The committee offers the following findings concerning protection and prevention strategies aimed at youth concussions:
- There is little evidence that current helmet designs reduce the risk of sports-related concussions in young athletes. However, there is evidence that helmets reduce the risk of other injuries, such as skull fractures, and thus the use of properly fitted helmets should be promoted.
- There is currently no evidence that mouthguards or facial protection, such as face masks worn in ice hockey, reduce concussion risk. These devices are known to reduce the risk of other sports-related injuries—such as those to the eyes, face, mouth, and teeth—and their use is important for this reason.
- The marketing of some protective devices designed for youth athletes, such as mouthguards and soccer head gear, has included statements that these devices reduce concussion risk without sufficient scientific foundation to support such claims.
- Reductions in a specific biomechanical parameter, such as head acceleration, by a particular protective device do not correspond to
an equivalent reduction in concussion risk because of the nonlinear relationship between the mechanical input and injury risk.
- Current testing standards and rating systems for protective devices do not incorporate measures of rotational head acceleration or velocity and therefore do not comprehensively evaluate a particular device’s ability to mitigate concussion risk.
- While the concept of limiting the number of head impacts is fundamentally sound, implementing a specific threshold for the number of impacts or for the magnitude of impacts per week or per season is without scientific basis based on the evidence available at this time.
- While additional research across a variety of sports is needed, some studies involving youth ice hockey and soccer players have shown that the enforcement of rules and fair play policies contributes to reductions in the incidence of sports-related injuries, including concussions.
- Research indicates that concussion education programs are effective in improving concussion knowledge, although there is a lack of research concerning the effect of these interventions on behavior. Preliminary evidence suggests a need for additional research to evaluate the effectiveness of educational programs that emphasize improving attitudes and beliefs about concussions among athletes, coaches, and parents in order to improve concussion reporting among youth athletes.
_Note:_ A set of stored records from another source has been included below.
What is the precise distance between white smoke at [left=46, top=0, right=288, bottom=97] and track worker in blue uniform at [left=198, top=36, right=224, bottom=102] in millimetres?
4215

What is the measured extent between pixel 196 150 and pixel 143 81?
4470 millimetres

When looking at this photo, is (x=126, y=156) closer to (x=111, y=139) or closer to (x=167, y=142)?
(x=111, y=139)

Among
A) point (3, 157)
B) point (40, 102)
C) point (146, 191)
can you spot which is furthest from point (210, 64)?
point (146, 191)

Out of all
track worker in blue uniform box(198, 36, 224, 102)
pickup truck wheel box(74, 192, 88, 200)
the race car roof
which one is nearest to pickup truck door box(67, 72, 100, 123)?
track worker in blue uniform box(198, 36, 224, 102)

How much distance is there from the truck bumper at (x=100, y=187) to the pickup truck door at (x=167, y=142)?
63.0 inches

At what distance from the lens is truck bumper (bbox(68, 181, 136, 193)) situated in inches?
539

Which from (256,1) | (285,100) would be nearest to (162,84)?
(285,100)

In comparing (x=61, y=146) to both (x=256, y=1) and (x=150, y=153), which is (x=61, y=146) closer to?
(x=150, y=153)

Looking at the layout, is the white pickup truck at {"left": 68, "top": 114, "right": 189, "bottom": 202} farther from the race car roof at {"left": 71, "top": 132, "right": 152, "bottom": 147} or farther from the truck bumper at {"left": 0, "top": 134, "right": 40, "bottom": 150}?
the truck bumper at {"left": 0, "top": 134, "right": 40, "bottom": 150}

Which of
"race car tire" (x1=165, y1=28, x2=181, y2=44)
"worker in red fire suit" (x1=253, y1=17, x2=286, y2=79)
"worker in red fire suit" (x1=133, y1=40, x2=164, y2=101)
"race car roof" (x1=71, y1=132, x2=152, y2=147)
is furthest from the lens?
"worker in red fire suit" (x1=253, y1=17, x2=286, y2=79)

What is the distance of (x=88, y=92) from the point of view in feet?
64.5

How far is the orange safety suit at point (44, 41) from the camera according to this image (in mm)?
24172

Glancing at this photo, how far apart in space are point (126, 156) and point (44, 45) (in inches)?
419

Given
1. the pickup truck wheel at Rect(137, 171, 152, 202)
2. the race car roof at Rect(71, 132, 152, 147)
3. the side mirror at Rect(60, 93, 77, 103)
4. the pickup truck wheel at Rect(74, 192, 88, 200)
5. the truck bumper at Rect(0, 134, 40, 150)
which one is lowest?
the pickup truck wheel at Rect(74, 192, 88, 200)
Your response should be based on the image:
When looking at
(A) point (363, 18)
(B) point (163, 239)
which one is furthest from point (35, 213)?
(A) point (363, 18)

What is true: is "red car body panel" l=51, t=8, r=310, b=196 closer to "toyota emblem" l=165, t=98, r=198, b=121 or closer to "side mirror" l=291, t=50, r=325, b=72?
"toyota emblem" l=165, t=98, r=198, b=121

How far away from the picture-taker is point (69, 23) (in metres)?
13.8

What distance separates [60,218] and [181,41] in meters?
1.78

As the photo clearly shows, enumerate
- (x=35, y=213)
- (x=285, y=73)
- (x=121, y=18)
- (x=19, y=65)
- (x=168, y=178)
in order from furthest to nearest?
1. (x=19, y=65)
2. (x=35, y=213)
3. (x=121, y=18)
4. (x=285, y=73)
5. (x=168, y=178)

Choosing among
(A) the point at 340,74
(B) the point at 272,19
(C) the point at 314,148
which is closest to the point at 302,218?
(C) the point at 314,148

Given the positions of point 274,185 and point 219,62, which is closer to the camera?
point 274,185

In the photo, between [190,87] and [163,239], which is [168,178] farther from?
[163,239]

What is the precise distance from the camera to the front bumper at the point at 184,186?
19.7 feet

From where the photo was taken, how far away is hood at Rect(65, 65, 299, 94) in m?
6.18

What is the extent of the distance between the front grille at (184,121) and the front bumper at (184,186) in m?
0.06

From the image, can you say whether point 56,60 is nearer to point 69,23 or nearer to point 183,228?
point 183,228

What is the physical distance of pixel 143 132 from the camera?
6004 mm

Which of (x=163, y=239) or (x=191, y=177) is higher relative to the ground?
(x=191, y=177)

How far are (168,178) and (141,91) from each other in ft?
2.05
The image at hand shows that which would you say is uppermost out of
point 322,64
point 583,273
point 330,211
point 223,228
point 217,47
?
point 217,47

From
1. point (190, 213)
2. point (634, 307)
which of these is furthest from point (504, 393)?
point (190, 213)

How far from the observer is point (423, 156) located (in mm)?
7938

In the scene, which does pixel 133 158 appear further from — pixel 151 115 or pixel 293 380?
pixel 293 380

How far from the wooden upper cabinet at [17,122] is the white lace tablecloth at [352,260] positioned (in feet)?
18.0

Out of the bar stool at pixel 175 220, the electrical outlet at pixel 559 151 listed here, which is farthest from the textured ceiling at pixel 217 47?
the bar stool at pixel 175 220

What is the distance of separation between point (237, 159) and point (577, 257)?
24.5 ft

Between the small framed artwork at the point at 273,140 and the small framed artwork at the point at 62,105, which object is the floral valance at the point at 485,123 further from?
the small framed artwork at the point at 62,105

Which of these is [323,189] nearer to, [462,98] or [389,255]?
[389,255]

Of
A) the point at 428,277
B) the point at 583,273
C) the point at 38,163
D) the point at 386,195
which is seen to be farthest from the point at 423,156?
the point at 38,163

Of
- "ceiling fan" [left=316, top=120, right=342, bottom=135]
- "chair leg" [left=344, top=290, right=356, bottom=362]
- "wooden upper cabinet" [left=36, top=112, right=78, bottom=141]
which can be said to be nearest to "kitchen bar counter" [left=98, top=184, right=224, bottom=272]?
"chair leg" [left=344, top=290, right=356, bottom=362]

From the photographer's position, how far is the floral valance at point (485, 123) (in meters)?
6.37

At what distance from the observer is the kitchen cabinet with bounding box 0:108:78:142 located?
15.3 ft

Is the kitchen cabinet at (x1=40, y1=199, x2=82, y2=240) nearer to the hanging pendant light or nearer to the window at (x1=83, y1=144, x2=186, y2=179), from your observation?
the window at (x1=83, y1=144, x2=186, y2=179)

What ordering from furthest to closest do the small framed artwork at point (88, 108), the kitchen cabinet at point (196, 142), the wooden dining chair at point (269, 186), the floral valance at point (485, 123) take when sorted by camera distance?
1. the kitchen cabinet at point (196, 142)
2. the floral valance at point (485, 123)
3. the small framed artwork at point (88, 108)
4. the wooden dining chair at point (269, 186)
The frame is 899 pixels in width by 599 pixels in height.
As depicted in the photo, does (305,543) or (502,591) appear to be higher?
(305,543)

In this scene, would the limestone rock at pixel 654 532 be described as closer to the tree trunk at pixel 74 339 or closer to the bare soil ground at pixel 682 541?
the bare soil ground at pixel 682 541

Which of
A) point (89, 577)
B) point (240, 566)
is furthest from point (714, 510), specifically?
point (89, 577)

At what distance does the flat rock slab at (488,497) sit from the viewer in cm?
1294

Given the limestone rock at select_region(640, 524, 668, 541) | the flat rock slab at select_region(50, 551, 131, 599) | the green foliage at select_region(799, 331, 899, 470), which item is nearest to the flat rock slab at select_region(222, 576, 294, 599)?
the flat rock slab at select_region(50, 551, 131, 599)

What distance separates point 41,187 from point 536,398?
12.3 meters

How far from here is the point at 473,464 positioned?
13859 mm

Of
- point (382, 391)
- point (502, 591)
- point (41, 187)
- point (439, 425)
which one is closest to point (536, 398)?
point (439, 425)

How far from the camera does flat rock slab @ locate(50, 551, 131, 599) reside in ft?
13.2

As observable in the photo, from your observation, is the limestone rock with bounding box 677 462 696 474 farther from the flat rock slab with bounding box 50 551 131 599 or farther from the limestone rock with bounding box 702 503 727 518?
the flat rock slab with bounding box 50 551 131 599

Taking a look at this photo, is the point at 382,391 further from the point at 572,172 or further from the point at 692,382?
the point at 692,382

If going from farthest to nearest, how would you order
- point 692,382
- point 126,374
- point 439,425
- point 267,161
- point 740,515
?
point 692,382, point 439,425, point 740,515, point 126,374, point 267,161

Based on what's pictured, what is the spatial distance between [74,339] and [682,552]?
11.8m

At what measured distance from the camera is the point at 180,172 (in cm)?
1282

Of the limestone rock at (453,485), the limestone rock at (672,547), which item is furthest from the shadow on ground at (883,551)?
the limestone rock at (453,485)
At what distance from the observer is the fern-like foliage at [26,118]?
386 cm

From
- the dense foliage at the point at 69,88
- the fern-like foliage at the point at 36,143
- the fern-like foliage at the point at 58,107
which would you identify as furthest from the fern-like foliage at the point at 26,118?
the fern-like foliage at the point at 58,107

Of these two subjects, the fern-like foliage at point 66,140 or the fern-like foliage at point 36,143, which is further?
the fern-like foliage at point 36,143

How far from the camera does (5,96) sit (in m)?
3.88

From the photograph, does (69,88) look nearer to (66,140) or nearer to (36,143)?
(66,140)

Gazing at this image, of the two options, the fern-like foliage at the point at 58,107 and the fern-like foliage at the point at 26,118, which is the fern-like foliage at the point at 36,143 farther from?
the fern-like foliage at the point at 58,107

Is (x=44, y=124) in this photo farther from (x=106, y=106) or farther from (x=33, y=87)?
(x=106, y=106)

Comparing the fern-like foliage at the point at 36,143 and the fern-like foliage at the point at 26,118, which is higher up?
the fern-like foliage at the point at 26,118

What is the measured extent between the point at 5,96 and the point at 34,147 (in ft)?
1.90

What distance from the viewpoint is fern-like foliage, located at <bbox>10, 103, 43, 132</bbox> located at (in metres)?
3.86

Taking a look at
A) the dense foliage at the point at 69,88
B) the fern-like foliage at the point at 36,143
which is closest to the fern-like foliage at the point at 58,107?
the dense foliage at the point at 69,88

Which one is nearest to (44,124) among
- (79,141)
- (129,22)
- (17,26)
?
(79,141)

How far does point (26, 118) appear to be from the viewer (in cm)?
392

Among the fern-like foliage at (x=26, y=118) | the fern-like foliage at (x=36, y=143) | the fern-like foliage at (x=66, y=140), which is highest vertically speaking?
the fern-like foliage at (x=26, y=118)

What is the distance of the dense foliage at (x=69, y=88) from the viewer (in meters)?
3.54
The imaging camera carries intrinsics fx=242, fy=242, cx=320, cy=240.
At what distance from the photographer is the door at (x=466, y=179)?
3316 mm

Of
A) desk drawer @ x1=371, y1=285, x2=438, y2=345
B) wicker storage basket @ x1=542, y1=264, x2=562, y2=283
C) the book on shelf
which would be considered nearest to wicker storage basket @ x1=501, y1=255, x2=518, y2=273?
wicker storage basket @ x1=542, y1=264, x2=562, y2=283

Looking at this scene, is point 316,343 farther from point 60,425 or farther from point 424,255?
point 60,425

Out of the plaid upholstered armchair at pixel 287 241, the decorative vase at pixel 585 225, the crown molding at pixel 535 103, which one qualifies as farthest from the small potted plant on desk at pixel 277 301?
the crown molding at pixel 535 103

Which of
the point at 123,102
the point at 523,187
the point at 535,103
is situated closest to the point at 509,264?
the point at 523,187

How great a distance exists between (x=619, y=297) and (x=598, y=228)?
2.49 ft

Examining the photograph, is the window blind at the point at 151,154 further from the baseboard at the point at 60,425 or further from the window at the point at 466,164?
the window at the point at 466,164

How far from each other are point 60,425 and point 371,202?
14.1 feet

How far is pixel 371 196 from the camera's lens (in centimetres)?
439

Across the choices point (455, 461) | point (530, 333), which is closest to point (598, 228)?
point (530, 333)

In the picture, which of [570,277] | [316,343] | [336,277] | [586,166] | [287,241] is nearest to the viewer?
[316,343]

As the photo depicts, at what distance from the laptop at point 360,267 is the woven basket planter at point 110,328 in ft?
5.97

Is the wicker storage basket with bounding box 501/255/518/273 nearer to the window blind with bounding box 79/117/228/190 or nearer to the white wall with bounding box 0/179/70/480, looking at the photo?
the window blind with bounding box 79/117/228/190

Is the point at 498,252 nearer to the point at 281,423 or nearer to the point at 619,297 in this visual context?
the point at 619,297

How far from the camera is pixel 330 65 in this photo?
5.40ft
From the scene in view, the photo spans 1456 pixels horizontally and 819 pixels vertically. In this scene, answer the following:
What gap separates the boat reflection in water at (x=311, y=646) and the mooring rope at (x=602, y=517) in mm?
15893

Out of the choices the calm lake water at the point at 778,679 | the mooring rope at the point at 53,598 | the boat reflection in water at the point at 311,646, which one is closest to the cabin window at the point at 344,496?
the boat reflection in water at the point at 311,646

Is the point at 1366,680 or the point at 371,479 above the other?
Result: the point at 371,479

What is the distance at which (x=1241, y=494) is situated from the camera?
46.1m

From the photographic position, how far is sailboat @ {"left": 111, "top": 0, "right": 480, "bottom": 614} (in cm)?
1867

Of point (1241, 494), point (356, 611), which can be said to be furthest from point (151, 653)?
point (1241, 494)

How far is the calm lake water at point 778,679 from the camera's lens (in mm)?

- Most state concussion laws include requirements for concussion education, criteria for removal from play, and standards for health care providers who make return-to-play decisions. There is variation across states in the specific educational requirements for coaches, student athletes, and parents; the qualifications of providers who are permitted to make return-to-play decisions; and the populations to which the legislation applies. Given that most states are in the early stages of implementing these laws, there is so far very little evidence of their efficacy.